1954-56 Si costruisce una nuova ala di cinque piani (in via Bonporti); nascono il cinema-teatro e la mensa
1977 Il 12 marzo, nel pieno degli “anni di piombo”, alcune bottiglie incendiarie – lanciate da estremisti – devastano la portineria e il Centro padovano delle comunicazioni sociali
Anni ’80-‘90 La casa accoglie alcuni uffici diocesani e apre le porte all’Università di Padova, mettendo a disposizione degli spazi per le lezioni.

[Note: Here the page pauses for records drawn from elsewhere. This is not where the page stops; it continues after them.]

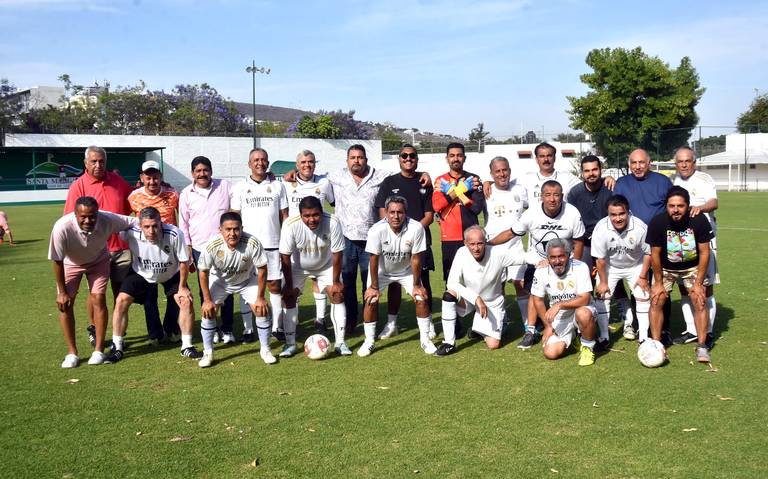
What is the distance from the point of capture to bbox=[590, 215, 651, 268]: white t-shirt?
7367 millimetres

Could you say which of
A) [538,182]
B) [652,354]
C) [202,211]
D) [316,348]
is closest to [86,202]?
[202,211]

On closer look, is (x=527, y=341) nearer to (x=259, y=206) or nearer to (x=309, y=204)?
(x=309, y=204)

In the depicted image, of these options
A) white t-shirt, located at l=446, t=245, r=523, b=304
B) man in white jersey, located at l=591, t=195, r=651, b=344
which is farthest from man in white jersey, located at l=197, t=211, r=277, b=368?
man in white jersey, located at l=591, t=195, r=651, b=344

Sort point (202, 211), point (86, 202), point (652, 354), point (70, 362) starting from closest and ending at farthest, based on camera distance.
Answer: point (652, 354)
point (86, 202)
point (70, 362)
point (202, 211)

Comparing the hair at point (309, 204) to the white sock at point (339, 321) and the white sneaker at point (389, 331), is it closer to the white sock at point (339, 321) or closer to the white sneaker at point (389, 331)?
the white sock at point (339, 321)

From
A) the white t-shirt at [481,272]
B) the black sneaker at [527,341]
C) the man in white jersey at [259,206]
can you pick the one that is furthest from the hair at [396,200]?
the black sneaker at [527,341]

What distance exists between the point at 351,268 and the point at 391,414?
306 cm

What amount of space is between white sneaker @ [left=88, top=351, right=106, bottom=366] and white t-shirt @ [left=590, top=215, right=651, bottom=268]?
17.2 feet

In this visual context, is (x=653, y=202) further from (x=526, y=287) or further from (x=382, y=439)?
(x=382, y=439)

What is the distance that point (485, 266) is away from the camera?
24.9ft

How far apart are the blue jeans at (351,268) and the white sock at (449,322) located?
1160mm

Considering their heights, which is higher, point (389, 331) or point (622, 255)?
point (622, 255)

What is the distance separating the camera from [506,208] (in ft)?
26.6

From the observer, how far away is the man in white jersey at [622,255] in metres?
7.25
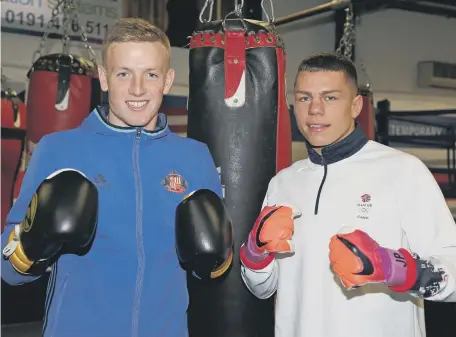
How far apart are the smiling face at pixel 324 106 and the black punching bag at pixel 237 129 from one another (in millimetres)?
192

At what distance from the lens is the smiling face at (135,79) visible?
1505mm

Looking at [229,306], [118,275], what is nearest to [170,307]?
[118,275]

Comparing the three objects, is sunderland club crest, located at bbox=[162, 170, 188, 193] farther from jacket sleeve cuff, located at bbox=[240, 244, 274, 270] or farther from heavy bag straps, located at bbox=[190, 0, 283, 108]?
heavy bag straps, located at bbox=[190, 0, 283, 108]

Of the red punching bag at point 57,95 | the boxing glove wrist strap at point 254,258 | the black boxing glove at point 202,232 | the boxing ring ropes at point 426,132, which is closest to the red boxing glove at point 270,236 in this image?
the boxing glove wrist strap at point 254,258

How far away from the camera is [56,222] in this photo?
4.42 feet

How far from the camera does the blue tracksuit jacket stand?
1.43 m

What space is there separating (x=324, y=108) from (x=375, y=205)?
1.07ft

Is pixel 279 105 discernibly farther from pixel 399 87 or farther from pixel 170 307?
pixel 399 87

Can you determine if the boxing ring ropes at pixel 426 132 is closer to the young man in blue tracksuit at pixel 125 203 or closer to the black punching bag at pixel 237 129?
the black punching bag at pixel 237 129

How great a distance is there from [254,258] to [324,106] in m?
0.50

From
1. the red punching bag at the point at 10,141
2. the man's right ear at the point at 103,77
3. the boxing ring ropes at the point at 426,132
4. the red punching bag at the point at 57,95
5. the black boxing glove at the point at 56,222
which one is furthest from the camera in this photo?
the boxing ring ropes at the point at 426,132

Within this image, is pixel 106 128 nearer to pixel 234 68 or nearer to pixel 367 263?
pixel 234 68

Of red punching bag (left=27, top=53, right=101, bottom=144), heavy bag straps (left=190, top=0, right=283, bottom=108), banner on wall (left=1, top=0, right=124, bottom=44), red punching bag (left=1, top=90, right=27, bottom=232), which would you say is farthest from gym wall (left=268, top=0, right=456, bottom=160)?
heavy bag straps (left=190, top=0, right=283, bottom=108)

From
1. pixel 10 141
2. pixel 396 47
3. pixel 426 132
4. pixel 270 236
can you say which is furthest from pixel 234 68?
pixel 396 47
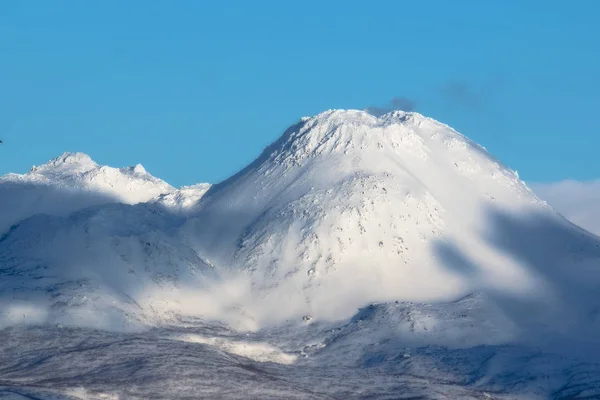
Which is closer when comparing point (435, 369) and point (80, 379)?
point (80, 379)

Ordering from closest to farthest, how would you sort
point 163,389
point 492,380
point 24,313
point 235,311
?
1. point 163,389
2. point 492,380
3. point 24,313
4. point 235,311

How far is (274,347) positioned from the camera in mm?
183000

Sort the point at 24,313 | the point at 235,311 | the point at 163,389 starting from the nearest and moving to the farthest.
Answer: the point at 163,389 < the point at 24,313 < the point at 235,311

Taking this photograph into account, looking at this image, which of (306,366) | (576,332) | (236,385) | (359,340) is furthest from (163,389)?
(576,332)

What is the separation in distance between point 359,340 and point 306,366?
11818 mm

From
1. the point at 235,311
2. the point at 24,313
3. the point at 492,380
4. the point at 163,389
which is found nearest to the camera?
the point at 163,389

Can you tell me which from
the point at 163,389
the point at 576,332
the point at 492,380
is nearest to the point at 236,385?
the point at 163,389

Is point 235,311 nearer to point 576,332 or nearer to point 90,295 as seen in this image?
point 90,295

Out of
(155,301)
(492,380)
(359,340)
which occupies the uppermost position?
(155,301)

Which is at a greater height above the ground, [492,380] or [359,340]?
[359,340]

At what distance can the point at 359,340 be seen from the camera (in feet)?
606

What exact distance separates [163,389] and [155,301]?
3986cm

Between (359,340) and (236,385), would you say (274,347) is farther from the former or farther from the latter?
(236,385)

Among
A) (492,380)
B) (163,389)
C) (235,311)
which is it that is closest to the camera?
(163,389)
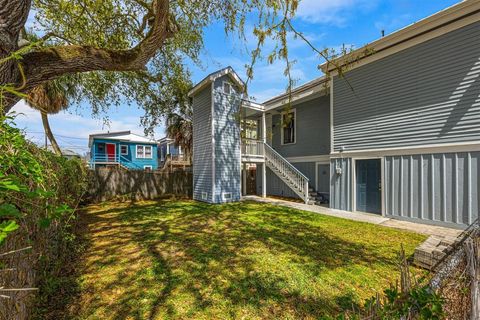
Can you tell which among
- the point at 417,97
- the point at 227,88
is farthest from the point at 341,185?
the point at 227,88

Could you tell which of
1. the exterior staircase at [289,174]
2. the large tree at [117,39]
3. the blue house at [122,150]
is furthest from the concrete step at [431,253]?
the blue house at [122,150]

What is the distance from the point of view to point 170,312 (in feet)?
9.72

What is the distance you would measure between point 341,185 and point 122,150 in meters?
22.0

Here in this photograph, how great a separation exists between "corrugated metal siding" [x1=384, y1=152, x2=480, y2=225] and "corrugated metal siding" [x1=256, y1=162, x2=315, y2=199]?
4.47 m

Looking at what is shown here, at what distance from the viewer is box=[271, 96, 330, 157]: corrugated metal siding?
1196cm

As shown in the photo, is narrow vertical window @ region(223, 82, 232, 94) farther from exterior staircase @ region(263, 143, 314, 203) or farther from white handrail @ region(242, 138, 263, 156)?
exterior staircase @ region(263, 143, 314, 203)

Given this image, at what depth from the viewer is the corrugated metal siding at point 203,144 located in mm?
11461

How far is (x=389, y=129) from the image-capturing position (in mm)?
8266

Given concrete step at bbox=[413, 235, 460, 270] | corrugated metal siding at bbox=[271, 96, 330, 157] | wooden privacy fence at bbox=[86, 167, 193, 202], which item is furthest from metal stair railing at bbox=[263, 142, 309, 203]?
concrete step at bbox=[413, 235, 460, 270]

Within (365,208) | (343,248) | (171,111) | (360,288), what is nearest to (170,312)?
(360,288)

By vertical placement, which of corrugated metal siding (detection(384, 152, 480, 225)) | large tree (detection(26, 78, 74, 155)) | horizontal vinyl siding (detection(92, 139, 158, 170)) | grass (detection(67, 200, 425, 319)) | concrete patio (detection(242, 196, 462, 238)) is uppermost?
large tree (detection(26, 78, 74, 155))

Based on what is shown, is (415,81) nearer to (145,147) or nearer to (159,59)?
(159,59)

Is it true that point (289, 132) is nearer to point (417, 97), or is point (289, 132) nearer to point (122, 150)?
point (417, 97)

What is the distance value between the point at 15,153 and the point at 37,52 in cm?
319
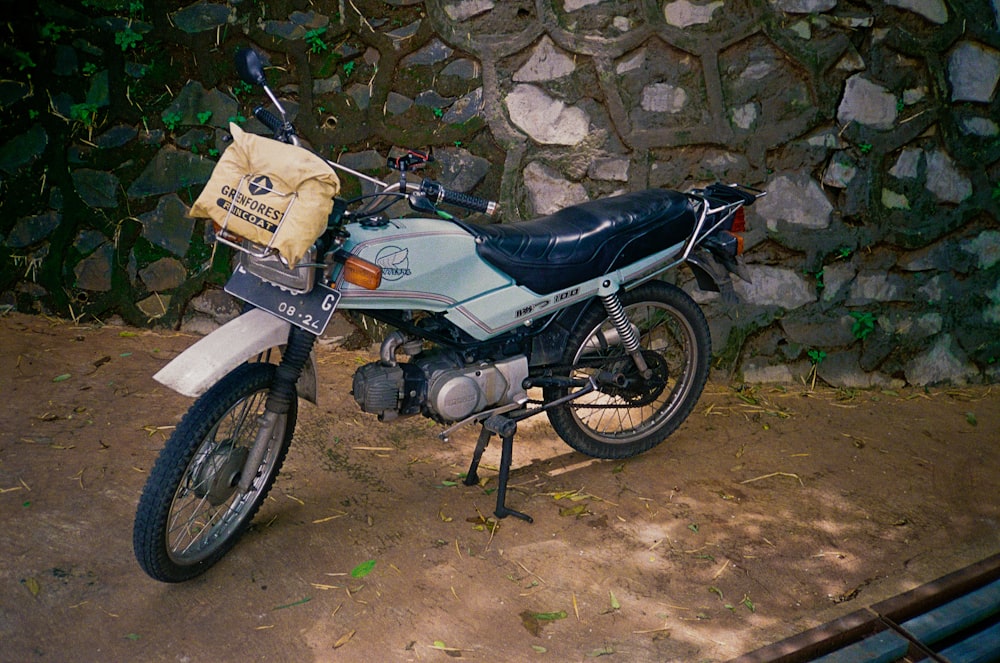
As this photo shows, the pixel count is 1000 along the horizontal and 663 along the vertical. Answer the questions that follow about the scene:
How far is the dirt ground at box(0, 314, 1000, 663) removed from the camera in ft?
8.86

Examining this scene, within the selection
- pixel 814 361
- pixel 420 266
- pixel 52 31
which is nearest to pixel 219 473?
pixel 420 266

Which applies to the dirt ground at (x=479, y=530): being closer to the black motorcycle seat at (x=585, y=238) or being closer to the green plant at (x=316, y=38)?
the black motorcycle seat at (x=585, y=238)

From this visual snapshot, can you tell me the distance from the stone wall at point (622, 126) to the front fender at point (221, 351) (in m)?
1.80

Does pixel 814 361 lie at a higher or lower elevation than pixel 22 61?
lower

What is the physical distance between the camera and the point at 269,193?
252cm

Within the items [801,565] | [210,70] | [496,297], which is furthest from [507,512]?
[210,70]

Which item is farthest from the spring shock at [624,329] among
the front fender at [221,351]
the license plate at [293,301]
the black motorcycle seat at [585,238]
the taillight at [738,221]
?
the front fender at [221,351]

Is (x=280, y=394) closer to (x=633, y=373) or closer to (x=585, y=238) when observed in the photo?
(x=585, y=238)

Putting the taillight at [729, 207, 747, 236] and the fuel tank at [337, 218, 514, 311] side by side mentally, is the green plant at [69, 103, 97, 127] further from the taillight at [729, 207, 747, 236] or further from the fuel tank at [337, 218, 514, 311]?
the taillight at [729, 207, 747, 236]

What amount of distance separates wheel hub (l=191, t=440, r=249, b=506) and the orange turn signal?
65 cm

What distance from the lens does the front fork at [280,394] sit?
2.86 m

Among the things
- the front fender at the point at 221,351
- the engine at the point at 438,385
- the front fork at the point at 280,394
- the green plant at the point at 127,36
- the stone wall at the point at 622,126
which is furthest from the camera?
the green plant at the point at 127,36

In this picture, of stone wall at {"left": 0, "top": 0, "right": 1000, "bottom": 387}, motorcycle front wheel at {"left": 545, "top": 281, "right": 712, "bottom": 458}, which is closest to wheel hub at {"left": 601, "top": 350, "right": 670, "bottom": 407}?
motorcycle front wheel at {"left": 545, "top": 281, "right": 712, "bottom": 458}

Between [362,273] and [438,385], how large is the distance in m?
0.55
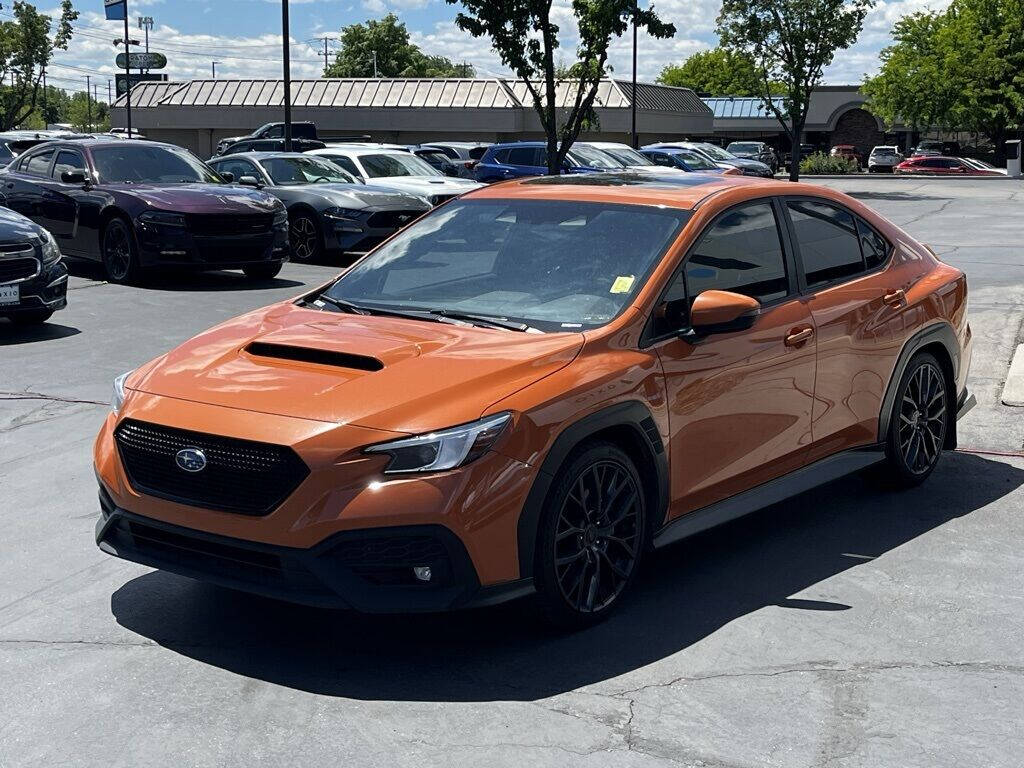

2002 Il 30 settembre, dopo un periodo di ristrutturazione e adeguamento del cinema-teatro, nasce – con tre sale: Petrarca, Giotto e Donatello – l’Mpx, Multisala Pio X
L’ala di via Bonporti resta attiva. Ecco le realtà presenti
Da inizio giugno Casa Pio X sta viaggiando a “scartamento ridotto”. Le realtà presenti nel corpo principale, quello che affaccia su via Vescovado 29, si sono spostate in altre sedi: alcune definitivamente, come l’Azione cattolica; altre – alcuni degli uffici diocesani, ad esempio – hanno una collocazione provvisoria in attesa dello spostamento nel palazzo vescovile (per informazioni: diocesipadova.it). L’ala di Casa Pio X che dà su via Bonporti è ancora “attiva” dal primo al terzo piano, mentre il quarto è in attesa di lavori. Dal numero civico 20 è possibile raggiungere le seguenti realtà: Cif, Noi Padova, Unitalsi, Api-Colf (al primo piano); Usmi, Pastorale dei giovani, Pastorale del sociale e del lavoro, Pastorale della salute, Pastorale delle vocazioni, Pastorale dell’ecumenismo e Pastorale della famiglia (al secondo). Al terzo si trovano l’Ufficio per le comunicazioni sociali, La Difesa del popolo ed Euganea editoriale comunicazioni. A numero 18 di via Bonporti è possibile accedere all’ufficio per la Pastorale della carità.